70-year old patient presenting with chest pain, dyspnoea and dizziness. BP 90/50. SaO2 83% RA
Describe and interpret this ECG
ECG ANSWER and INTERPRETATION
- Sinus tachycardia ~ 100 bpm
- Anterior T wave abnormalities: inverted in V1-4
- Inferior T wave abnormalities: inverted in III, aVF
- Subtle ST elevation in III and aVF, without reciprocal changes
Significance of ECG Findings
This pattern of T wave inversions in the right precordial leads V1-4 plus the inferior leads (especially the rightward-facing lead III) is referred to as the right ventricular strain pattern. It is a marker of right ventricular hypertrophy or dilatation.
In a patient presenting with acute shortness of breath, the combination of…
- Sinus tachycardia
- RV strain pattern in V1-4 (+/- lead III)
… is highly suggestive of acute cor pulmonale due to massive pulmonary embolism.

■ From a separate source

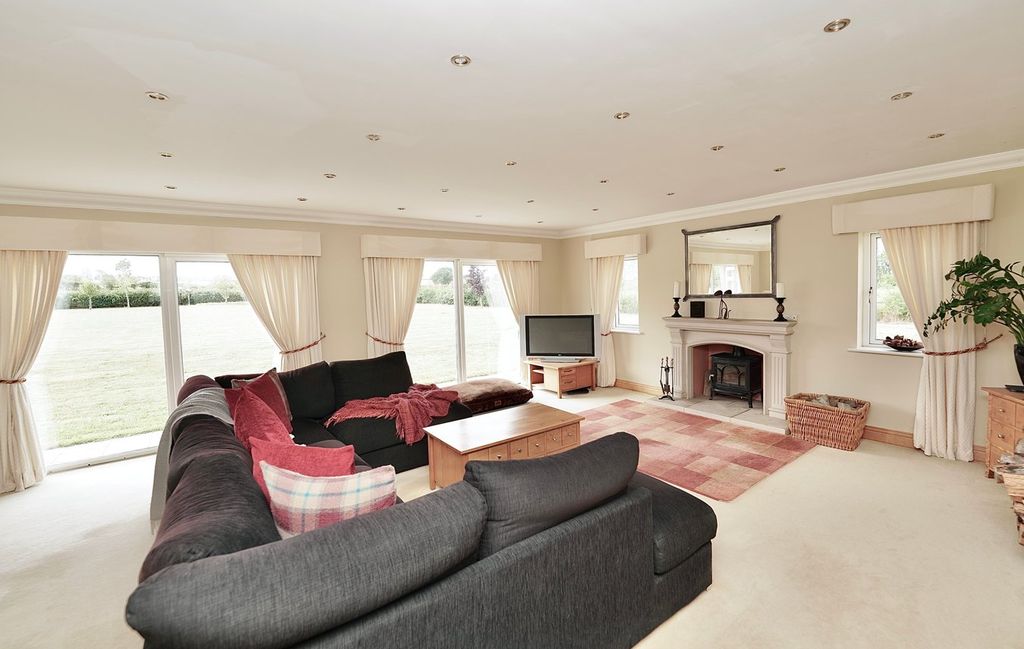 Property photo 3 of 30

However, these ECG changes are not specific to PE and may be seen in other conditions associated with pulmonary hypertension and RV enlargement including:
Anterior T-wave inversion in V1-3 is also seen in Wellens syndrome. The presence of concurrent inferior T-wave inversion, especially in leads facing the right ventricle (III), is highly specific for differentiating pulmonary embolism from Wellens syndrome. For another example of this pattern, see ECG Case 123.
Other ECG findings associated with pulmonary embolism include:
- New right axis deviation
- New right bundle branch block
- New dominant R wave in V1
- Non-specific ST segment changes
The often quoted SI QIII TIII pattern (deep S wave in lead I, Q wave in III, inverted T wave in III) is neither sensitive nor specific for PE and is infrequently seen (20% of cases).
Similarly, sinus tachycardia is not as ubiquitous in PE as people seem to think (< 50% of cases), and certainly should not be relied up to exclude PE.